The concept of data completeness can be generalized as the proportion of data provided versus the proportion of data required. Data that is missing may additionally be categorized as record fields not containing data, records not containing necessary fields, or datasets not containing the requisite records. The most common conceptualization of completeness is the first, record field not containing data. This conceptualization of data completeness can be thought of as the proportion of the data that has values to the proportion of data that ’should’ have values. That is, a set of data is complete with respect to a given purpose if the set contains all the relevant data for that purpose. Completeness is application specific. It would be incorrect to simply measure the number of missing field values in a record without first considering which of the fields are actually necessary for completion of the task at hand.
For example, in our study of Multiple Listing Service Real Estate (MLS) data, a datset was provided with each record containing 128 fields. Per record, many of these fields are missing data, however, most of these fields were not important to the purpose of the study (e.g.
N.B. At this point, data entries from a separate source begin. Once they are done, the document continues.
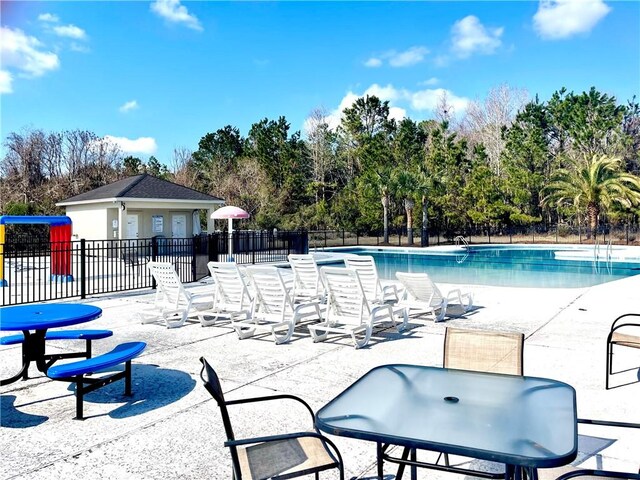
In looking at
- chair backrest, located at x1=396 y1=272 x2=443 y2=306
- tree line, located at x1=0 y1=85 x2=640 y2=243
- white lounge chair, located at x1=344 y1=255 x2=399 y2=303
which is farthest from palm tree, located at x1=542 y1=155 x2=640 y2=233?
chair backrest, located at x1=396 y1=272 x2=443 y2=306

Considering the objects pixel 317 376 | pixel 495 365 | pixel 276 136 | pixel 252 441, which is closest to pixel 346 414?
pixel 252 441

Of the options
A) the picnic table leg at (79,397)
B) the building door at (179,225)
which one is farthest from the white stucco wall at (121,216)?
the picnic table leg at (79,397)

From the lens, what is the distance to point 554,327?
8.04m

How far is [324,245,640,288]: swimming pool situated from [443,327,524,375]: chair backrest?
13.2 metres

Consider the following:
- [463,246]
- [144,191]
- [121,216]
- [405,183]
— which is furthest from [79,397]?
[405,183]

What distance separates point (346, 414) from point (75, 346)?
576cm

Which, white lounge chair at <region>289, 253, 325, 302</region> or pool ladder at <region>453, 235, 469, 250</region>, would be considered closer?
white lounge chair at <region>289, 253, 325, 302</region>

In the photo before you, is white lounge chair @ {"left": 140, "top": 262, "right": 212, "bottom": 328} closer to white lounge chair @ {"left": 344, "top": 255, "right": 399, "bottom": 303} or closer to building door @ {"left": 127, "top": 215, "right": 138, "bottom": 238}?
white lounge chair @ {"left": 344, "top": 255, "right": 399, "bottom": 303}

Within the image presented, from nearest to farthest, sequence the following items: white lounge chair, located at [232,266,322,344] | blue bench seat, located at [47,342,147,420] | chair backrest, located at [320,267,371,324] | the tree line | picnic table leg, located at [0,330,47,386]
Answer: blue bench seat, located at [47,342,147,420]
picnic table leg, located at [0,330,47,386]
chair backrest, located at [320,267,371,324]
white lounge chair, located at [232,266,322,344]
the tree line

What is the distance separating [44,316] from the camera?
16.8ft

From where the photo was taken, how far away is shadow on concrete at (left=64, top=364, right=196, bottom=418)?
467 centimetres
Listing Agent, Owner Name, Owner Phone). It would not be helpful to categorize the proportion of missing values for these fields. Instead, a decision must first be made as to which fields belong in the analysis for the current purpose. An example pseudo-code would look something like:
for each field in (select needed_field_1, needed_field_2, needed_field_3)
count needed_field_n where
needed_field_n DOES NOT EQUAL 0
and needed_field_n IS NOT BLANK
and needed_field_n IS NOT NULL